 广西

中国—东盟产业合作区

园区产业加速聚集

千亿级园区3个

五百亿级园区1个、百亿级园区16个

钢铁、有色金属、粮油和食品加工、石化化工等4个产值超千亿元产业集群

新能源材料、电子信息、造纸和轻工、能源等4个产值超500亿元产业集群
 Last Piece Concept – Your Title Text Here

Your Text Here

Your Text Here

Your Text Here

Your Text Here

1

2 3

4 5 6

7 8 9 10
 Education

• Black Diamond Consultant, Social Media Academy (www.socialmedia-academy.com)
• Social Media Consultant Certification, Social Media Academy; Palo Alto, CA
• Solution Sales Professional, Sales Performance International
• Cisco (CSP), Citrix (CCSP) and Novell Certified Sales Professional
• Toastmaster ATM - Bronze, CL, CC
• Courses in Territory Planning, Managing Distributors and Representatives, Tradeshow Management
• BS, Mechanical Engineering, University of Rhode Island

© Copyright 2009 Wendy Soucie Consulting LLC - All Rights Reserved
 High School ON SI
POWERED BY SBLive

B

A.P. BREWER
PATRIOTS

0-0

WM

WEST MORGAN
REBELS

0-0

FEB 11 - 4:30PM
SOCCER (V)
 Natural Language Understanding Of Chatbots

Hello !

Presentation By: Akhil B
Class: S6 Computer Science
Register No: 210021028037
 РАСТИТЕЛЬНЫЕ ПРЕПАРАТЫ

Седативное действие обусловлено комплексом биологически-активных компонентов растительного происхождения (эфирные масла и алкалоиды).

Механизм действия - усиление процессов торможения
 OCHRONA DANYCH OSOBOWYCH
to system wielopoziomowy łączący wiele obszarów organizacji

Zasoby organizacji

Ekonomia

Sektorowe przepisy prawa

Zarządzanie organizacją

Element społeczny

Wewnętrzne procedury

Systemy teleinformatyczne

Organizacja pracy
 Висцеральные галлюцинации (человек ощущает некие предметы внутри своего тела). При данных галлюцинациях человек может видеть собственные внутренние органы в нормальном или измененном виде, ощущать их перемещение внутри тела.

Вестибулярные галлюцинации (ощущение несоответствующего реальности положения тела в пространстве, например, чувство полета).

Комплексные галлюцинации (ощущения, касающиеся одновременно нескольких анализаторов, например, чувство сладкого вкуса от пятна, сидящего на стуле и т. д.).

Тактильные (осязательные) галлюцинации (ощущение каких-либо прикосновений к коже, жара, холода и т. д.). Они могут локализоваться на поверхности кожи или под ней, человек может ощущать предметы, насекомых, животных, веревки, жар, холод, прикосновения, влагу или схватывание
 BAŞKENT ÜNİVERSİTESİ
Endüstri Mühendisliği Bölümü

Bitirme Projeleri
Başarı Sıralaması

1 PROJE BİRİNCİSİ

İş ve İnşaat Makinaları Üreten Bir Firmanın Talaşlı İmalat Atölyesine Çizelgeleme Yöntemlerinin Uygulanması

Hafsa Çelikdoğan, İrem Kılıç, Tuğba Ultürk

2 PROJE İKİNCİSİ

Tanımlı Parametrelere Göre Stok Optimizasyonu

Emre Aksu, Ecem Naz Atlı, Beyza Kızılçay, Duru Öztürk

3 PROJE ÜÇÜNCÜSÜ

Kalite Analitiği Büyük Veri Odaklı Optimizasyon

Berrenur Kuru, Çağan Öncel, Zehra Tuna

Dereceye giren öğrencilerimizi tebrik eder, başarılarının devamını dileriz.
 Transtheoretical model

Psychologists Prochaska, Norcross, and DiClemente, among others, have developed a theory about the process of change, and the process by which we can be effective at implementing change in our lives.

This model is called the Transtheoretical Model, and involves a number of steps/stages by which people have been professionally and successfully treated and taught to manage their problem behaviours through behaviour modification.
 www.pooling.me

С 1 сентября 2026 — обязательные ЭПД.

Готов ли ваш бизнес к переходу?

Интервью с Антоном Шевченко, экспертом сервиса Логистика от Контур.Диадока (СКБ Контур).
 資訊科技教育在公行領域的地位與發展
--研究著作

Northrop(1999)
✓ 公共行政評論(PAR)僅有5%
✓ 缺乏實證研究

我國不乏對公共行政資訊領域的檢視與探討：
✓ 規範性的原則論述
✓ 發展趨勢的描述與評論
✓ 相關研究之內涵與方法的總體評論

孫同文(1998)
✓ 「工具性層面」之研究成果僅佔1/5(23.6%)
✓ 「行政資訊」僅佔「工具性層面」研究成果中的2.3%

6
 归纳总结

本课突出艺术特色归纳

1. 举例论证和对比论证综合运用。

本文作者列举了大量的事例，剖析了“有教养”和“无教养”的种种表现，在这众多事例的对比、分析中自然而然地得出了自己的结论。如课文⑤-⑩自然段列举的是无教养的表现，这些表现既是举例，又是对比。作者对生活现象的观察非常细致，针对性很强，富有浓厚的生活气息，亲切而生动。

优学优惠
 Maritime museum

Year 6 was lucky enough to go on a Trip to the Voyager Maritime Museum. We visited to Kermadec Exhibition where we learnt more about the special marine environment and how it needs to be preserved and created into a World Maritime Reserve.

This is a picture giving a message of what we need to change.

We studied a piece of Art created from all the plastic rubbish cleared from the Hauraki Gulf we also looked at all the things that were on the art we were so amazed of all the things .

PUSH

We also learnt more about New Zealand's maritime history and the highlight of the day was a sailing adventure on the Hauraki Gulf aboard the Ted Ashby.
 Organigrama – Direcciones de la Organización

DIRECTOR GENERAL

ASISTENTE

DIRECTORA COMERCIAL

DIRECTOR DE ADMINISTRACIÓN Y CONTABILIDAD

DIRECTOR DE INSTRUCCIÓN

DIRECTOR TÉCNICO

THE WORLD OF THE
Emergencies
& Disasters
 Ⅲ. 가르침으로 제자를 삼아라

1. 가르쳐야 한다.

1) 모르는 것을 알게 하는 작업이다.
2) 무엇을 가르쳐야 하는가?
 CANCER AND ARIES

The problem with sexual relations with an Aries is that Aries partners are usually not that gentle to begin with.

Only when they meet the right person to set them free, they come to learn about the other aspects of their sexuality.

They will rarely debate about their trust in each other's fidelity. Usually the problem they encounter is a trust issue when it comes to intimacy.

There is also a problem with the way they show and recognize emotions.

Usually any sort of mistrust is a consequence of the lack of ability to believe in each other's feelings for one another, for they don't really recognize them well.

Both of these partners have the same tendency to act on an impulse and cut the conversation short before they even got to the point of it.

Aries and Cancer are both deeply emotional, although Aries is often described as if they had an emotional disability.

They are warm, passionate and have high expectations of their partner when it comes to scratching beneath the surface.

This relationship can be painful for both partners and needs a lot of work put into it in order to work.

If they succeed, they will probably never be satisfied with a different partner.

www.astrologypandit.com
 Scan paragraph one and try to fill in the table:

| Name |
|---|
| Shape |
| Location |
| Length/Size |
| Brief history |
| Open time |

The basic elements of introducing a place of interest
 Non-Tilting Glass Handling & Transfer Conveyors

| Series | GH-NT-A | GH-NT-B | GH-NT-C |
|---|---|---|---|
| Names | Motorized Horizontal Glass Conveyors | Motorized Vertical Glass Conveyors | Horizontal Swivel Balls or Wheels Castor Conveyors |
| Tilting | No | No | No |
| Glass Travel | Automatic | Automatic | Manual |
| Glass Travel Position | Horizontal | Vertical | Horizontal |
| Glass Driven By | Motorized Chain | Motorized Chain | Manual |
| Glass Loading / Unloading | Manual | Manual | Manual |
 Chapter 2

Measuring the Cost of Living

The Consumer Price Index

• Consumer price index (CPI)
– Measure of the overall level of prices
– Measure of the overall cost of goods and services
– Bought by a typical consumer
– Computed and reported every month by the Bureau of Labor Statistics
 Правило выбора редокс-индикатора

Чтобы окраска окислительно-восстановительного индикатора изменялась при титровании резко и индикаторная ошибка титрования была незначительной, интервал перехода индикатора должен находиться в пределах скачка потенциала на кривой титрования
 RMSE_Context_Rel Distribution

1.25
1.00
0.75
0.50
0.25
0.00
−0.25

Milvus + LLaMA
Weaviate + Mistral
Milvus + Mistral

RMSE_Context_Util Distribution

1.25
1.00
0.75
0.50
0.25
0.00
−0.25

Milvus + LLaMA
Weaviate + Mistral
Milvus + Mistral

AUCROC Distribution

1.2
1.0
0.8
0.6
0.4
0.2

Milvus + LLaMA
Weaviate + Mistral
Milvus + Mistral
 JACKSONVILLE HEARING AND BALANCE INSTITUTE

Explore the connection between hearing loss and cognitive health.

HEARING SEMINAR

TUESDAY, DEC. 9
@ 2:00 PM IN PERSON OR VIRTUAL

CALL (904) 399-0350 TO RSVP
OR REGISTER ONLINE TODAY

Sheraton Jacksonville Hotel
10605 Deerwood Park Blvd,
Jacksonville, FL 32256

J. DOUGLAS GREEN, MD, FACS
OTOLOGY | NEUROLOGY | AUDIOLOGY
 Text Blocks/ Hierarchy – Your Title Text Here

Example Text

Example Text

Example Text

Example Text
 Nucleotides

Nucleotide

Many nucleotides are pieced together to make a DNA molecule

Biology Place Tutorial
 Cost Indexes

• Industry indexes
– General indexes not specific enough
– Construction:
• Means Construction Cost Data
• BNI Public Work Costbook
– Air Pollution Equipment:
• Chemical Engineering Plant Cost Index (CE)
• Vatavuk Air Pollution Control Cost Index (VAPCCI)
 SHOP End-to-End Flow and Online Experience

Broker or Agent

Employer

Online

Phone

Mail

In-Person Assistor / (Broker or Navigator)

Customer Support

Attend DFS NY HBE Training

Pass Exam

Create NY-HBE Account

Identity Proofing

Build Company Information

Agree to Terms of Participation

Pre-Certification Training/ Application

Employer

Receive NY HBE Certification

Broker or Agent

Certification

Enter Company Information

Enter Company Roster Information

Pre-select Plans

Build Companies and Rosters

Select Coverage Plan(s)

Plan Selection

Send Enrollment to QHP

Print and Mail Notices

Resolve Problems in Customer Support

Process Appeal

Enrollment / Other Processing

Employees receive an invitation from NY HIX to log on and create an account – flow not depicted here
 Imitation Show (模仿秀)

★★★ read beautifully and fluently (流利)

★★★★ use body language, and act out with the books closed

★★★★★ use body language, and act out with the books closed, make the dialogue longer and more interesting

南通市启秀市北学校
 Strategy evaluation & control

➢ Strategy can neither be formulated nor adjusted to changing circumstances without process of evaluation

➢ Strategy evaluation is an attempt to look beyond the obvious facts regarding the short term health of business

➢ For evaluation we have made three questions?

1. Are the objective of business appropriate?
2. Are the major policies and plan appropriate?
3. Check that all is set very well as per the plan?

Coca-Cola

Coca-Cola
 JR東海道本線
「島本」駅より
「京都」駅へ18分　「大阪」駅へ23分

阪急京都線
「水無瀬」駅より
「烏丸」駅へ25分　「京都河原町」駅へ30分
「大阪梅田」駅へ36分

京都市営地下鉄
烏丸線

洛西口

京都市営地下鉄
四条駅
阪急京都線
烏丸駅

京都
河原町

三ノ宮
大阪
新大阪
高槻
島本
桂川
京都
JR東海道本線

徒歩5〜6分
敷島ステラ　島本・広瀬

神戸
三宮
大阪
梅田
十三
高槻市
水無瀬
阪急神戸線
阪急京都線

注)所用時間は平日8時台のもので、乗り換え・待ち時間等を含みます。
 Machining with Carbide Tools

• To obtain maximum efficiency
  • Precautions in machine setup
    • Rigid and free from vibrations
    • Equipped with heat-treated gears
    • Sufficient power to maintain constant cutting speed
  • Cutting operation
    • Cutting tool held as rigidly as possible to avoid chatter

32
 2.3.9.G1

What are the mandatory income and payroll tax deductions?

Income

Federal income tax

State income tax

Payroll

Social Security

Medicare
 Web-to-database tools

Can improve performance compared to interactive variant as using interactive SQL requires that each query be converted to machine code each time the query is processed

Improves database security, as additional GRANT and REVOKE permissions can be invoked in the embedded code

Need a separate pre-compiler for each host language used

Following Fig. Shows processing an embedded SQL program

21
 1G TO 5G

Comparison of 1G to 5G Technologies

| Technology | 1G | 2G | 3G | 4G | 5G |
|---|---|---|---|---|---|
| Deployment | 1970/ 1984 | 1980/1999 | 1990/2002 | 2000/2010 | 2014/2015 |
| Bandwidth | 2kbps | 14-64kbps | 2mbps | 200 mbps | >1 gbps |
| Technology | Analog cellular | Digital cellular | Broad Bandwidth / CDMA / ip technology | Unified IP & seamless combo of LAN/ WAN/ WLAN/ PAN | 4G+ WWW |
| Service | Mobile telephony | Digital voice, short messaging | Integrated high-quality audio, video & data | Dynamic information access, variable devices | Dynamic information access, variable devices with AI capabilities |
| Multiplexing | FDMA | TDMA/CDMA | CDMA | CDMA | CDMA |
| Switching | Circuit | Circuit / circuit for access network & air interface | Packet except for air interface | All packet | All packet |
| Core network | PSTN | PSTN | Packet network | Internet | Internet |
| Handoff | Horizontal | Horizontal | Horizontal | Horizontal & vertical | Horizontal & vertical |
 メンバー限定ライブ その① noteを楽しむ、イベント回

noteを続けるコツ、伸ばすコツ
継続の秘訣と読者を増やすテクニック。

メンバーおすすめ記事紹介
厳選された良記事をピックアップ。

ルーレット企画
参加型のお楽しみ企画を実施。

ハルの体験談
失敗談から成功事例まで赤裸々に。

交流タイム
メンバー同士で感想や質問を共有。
____
Return, from the data, each line that has the word "Pollution" in it.

– Air Pollution Equipment:
• Vatavuk Air Pollution Control Cost Index (VAPCCI)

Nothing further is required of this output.